写真やグラデーションなどの繊細な表現が可能です。

  • ラベルやシュリンクフィルム等の印刷方法には、他にシルク印刷やオンデマンド印刷、凸版輪転印刷もあります。凸版輪転印刷は、力強い輪郭の印刷には適していますが、直接圧力をかけて印刷するため、小さい文字や細い線などの表現には不向きです。
  • チューブ等の印刷に用いられるオフセット印刷は、「ドライオフセット印刷」です。
オフセット印刷の工程

パッド印刷とは

凹版を使用して版上のインクをシリコンパッドに一次転写し、被印刷物に二次転写を行うオフセット印刷の一種です。
柔らかいパッドが被印刷物になじむので、平面ばかりでなく、曲面、凹凸面にも印刷できます。

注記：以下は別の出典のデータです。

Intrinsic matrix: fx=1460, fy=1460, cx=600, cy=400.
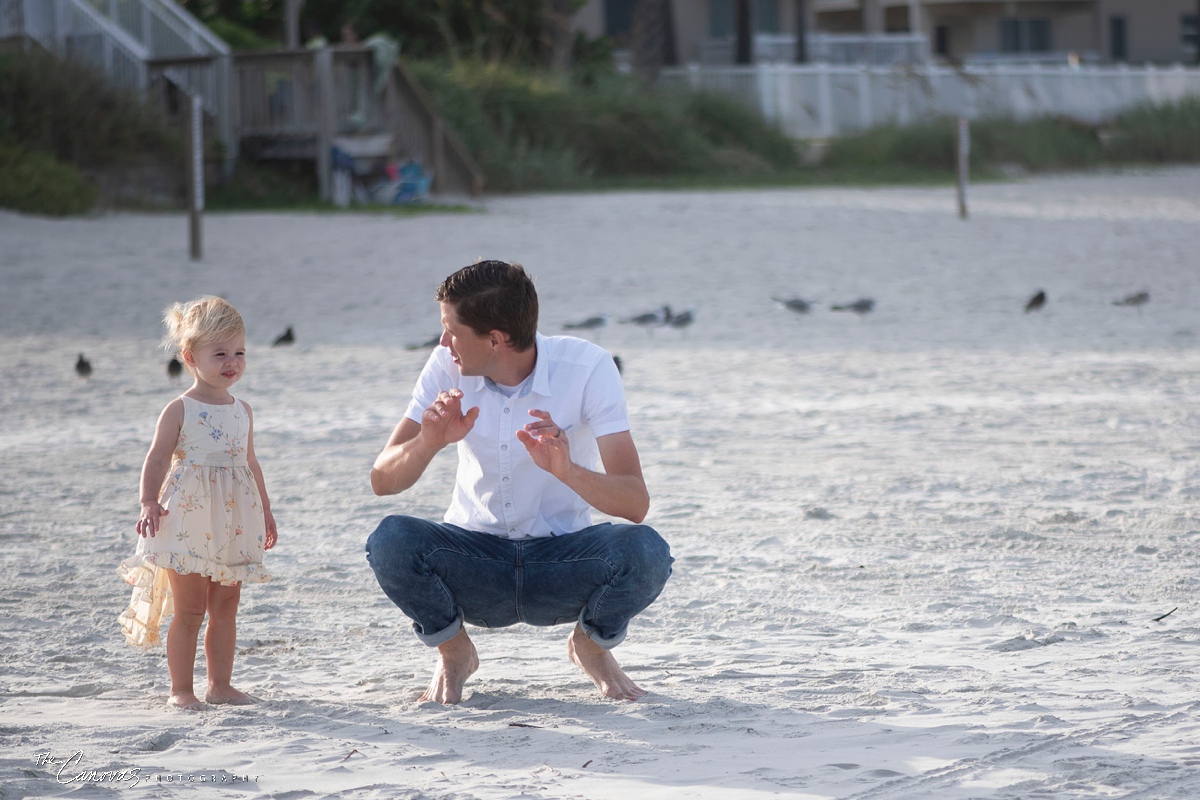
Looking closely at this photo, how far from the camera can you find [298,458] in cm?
718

また、インクの乾燥も速いため、ウェットオンウェットでの連続印刷(多色印刷・重ね打ち)も可能です。
但し、隠蔽性は低いので、下地が濃色などの場合、印刷色が影響を受けやすくなります。

シリコンパッドの写真

シリコンパッド

版の写真

印刷工程

  1. シリコンパッドが版上のインクをキャッチします。
  2. 被印刷物に印圧を加えて印刷します。
パッド印刷の印刷過程

パッド印刷を利用する
メリット

  • 多少の曲面や凹凸面にも印刷可能
    繊細な文字や図柄の印刷に最適

パッド印刷を利用する
デメリット

  • シリコンパッドのサイズが限られているため
    広範囲への印刷は不可
    (シリコンパッドの中央から遠い部分ほど、
    仕上がりが鮮明にならない場合があリます。)
  • ベタ印刷には不向き

パッド印刷のバリエーション

肩パッド印刷

容器の肩部という狭い範囲に印刷を入れることが可能です。

肩パッド印刷 写真

微細印刷とは

デザインの一部を模様に置き換えることにより、オリジナル演出が可能です。
模様は、オリジナルデザインの他、豊富なパターンからもお選びいただけ、カラーでの印刷もできます。
蒸着の上に印刷すると、いっそう高級感が引き立ちます。蒸着なしでの印刷も可能ですが、その際の材質には制限があります。

微細印刷の写真
微細印刷のオリジナルデザイン

インクジェット印刷(オンデマンド印刷)とは

オンデマンド印刷の一種で、デジタルデータを直接出力するデジタル印刷機を使用し、1つからでも手軽に印刷ができます。グラフィックデータからダイレクトにプリントアウトできるので、版が不要です。インクを微滴化し、製品に直接吹き付けて印刷します。
写真はもちろん、グラデーションを重ねるなどの高度な表現が可能です。

インクジェット印刷 写真

その他オンデマンド印刷

転写箔/シュリンクフィルム/パウチ転写箔/シュリンクフィルム/パウチ

オンデマンド印刷とは、従来必要だった版を要することなく、デジタルデータから直接印刷するデジタルの印刷方式です。
転写箔/シュリンクフィルム/パウチを印刷できます。通常の色と同様に、アルミの蒸着箔も同時に印刷できるタイプもあります。
グラビア印刷等の校正出し用に使われる場合もあります。